**** Extracted records

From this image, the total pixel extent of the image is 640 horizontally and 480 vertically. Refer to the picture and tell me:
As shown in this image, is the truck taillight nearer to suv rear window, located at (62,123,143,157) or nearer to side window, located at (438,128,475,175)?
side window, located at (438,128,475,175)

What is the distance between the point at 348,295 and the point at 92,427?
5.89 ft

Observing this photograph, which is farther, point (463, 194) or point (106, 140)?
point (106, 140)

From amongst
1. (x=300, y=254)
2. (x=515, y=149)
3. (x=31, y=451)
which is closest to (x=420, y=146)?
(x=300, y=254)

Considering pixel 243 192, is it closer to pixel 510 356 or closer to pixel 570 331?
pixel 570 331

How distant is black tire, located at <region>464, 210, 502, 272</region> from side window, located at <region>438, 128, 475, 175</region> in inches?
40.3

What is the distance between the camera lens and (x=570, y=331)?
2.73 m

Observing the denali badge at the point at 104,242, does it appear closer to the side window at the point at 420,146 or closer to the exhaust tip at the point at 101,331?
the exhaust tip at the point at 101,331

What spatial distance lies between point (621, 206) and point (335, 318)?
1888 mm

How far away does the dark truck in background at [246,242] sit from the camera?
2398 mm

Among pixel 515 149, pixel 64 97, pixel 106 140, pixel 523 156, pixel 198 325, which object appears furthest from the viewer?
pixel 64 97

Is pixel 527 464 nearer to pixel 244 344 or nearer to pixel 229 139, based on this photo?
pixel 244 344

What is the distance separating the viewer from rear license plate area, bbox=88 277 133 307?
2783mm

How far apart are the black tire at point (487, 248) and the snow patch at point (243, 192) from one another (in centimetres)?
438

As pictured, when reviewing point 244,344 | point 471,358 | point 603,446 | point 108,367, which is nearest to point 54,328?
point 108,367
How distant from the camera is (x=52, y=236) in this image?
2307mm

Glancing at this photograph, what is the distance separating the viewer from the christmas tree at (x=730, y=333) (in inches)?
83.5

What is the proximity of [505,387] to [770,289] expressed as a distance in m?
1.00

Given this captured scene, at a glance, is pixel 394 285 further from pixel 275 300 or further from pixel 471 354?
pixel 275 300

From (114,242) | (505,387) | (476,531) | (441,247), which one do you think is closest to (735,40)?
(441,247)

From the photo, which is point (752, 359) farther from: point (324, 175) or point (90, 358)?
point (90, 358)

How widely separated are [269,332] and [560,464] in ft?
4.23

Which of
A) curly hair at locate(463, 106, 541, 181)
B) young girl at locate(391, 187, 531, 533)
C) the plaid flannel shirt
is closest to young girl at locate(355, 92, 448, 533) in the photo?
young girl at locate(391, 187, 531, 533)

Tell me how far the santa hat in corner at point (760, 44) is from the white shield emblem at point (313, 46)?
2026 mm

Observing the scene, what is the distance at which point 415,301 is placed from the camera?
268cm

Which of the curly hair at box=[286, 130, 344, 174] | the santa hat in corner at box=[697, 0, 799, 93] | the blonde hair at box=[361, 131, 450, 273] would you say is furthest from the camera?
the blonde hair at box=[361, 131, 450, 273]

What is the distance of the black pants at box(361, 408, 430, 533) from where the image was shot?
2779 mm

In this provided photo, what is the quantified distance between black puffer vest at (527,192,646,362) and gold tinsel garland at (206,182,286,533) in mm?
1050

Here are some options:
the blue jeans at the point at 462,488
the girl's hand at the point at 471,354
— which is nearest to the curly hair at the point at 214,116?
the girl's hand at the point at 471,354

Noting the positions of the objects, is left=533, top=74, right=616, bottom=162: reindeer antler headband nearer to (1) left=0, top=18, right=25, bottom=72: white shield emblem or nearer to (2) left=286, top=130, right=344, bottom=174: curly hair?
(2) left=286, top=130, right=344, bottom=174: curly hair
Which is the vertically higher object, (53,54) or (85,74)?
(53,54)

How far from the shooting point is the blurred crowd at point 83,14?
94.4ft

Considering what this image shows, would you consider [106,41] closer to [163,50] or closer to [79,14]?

********

» Prompt
Rewrite everything from the line containing "How far from" down to the end of the listing, putting "distant crowd" in place of "blurred crowd" and leaving all else unchanged.

» Answer to the exercise
How far from the shooting point is the distant crowd at point 83,14?
94.4ft

Considering what this image shows, would you consider [106,41] closer to [163,50] or closer to [79,14]?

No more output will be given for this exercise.